Where the line holding "Overspending on Bids" appears, start copying, and continue exactly through the last line of the listing, skipping pictures.

• [Dataset entries]
■ ■ ■ ■ ■ ■ ■
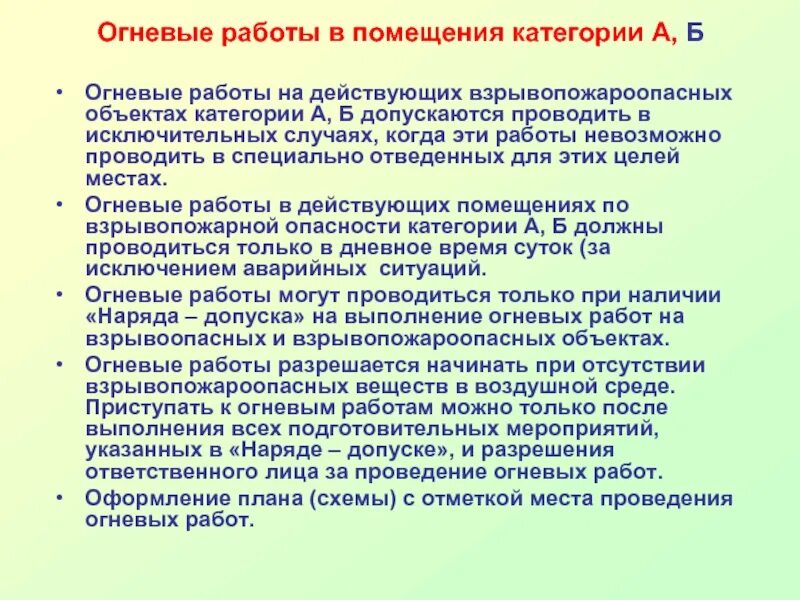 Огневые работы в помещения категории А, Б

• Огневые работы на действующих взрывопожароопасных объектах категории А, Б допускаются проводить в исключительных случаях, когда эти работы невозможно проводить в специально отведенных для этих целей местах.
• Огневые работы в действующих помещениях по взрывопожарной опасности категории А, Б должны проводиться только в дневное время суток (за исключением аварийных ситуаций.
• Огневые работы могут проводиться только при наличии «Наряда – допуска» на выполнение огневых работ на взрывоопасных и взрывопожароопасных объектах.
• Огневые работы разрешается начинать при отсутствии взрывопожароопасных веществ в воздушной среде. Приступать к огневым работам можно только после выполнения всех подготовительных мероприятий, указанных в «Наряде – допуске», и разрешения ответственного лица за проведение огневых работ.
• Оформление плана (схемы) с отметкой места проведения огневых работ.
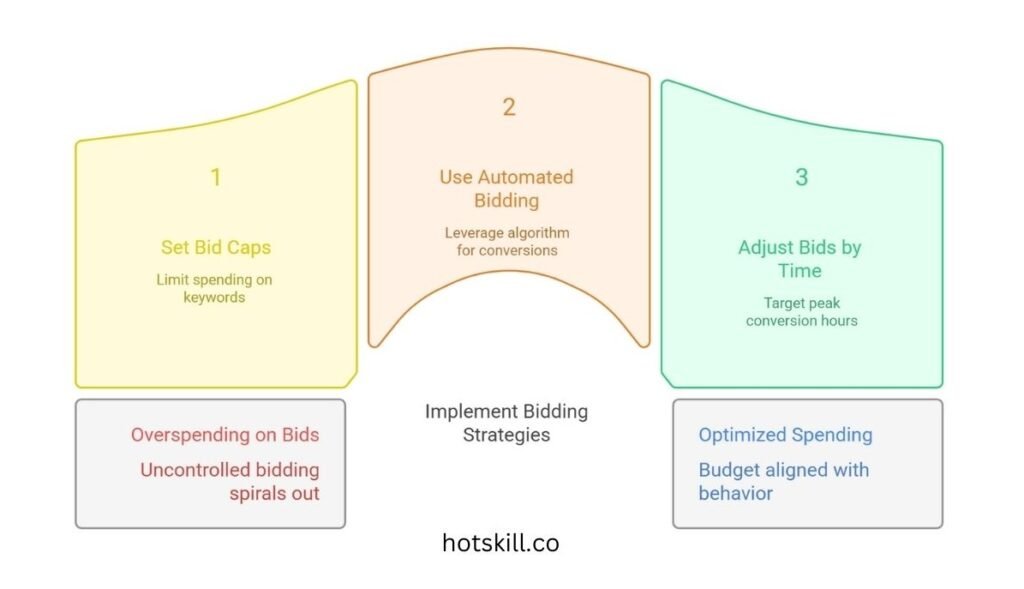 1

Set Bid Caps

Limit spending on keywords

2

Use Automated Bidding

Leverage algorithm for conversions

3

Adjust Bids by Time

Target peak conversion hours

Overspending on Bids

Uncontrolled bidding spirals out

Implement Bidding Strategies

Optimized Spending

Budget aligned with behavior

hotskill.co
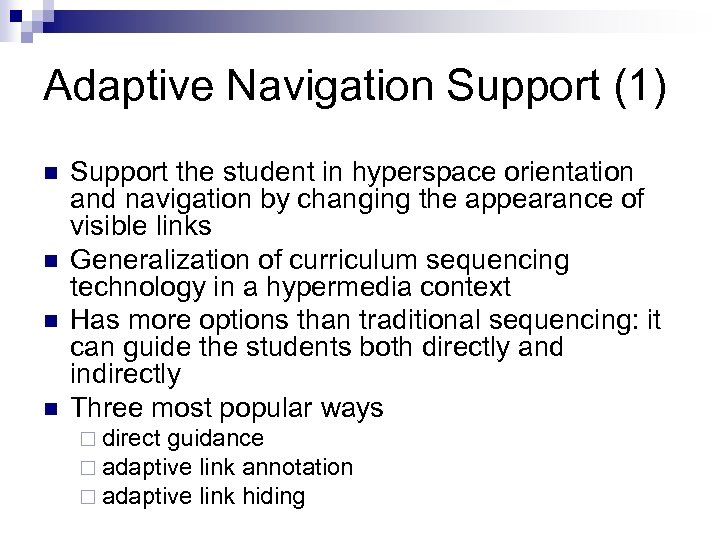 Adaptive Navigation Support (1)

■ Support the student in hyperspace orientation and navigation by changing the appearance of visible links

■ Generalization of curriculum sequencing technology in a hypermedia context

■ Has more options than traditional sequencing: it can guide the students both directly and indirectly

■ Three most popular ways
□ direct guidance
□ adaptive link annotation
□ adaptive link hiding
■ ■ ■ ■ ■ ■ ■
• [Result of the task]
Overspending on Bids

Uncontrolled bidding spirals out

Implement Bidding Strategies

Optimized Spending

Budget aligned with behavior

hotskill.co
 Adaptive Navigation Support (1)

■ Support the student in hyperspace orientation and navigation by changing the appearance of visible links

■ Generalization of curriculum sequencing technology in a hypermedia context

■ Has more options than traditional sequencing: it can guide the students both directly and indirectly

■ Three most popular ways
□ direct guidance
□ adaptive link annotation
□ adaptive link hiding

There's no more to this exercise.